[DOCUMENT SECTION]
____

The above allegations are as definite as the petition stated any cause of action.

The appellees made a motion to strike out certain parts of the petition, because the matters stated in such portions were immaterial and irrelevant. The court sustained the motion very properly.

While there are some allegations in the petition which would indicate that an attempt was being made to state a cause of action in favor of appellant against appellees for maliciously, without probable cause, prosecuting him for the crime of subornation of perjury, it fails to state facts sufficient to support such a cause of action.

To set forth a cause of action for malicious prosecution for a crime or misdemeanor it is necessary to allege: (1) That the defendant caused a proceeding, judicial in its character, to be instituted against the complainant, in which he is charged with the guilt of a crime or misdemeanor; (2) That the proceeding’ has terminated favorably to the complainant, either by a trial or a nolle prosequi or if adversely to plaintiff, it was procured by the corruption or fraud of defendant; (3) That the defendant was actuated by malice in instituting or conducting the prosecution; (4). That the proceeding was instituted without probable cause for belief in the guilt of the complainant of such crime or misdemeanor.

Two essentials to a cause of action for malicious prosecution are absent from the petition: The institution by appellees of a proceeding by warrant or indictment ágainst appellant for subornation of perjury, and the fact that such proceeding had terminated favorably to appellant, by a trial or a dismissal of the proceeding by the officer authorized to do so. Chelf v. Penn., 2 Met. 463; Spring & Stepp v. Besore, 12 B. M. 551; Wood v. Laycock, 3 Met. 392; Proctor Coal Co. v. Moses, 40 S. W. 681; Yocum v. Polly, 1 B. M. 358; Miller v. Jones, 7 R. 224.

____

[EXCERPTED RECORDS]
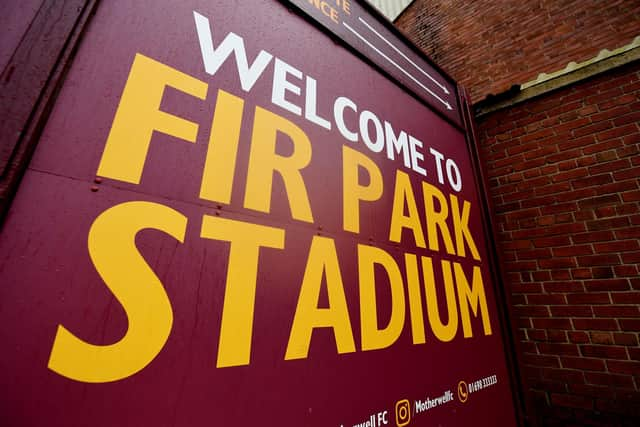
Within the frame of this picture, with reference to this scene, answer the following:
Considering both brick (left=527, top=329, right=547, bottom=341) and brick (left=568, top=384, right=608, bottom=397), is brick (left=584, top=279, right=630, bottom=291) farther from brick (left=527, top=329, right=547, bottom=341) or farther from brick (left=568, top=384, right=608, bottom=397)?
brick (left=568, top=384, right=608, bottom=397)

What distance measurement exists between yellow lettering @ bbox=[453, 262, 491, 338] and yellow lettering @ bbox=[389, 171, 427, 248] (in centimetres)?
37

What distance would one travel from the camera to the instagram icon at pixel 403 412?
3.85ft

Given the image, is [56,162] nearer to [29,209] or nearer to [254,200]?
[29,209]

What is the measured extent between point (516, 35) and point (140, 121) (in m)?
3.37

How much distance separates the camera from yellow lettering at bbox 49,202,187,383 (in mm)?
650

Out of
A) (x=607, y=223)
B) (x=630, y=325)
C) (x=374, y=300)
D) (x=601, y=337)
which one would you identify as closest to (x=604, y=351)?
(x=601, y=337)

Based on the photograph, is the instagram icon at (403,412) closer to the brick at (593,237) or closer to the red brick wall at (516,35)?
the brick at (593,237)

____

[TASK BRIEF]
Return the stretch of the malicious prosecution opinion from "The appellees made" through "a cause of action.", copied word for word.

[THE RESPONSE]
The appellees made a motion to strike out certain parts of the petition, because the matters stated in such portions were immaterial and irrelevant. The court sustained the motion very properly.

While there are some allegations in the petition which would indicate that an attempt was being made to state a cause of action in favor of appellant against appellees for maliciously, without probable cause, prosecuting him for the crime of subornation of perjury, it fails to state facts sufficient to support such a cause of action.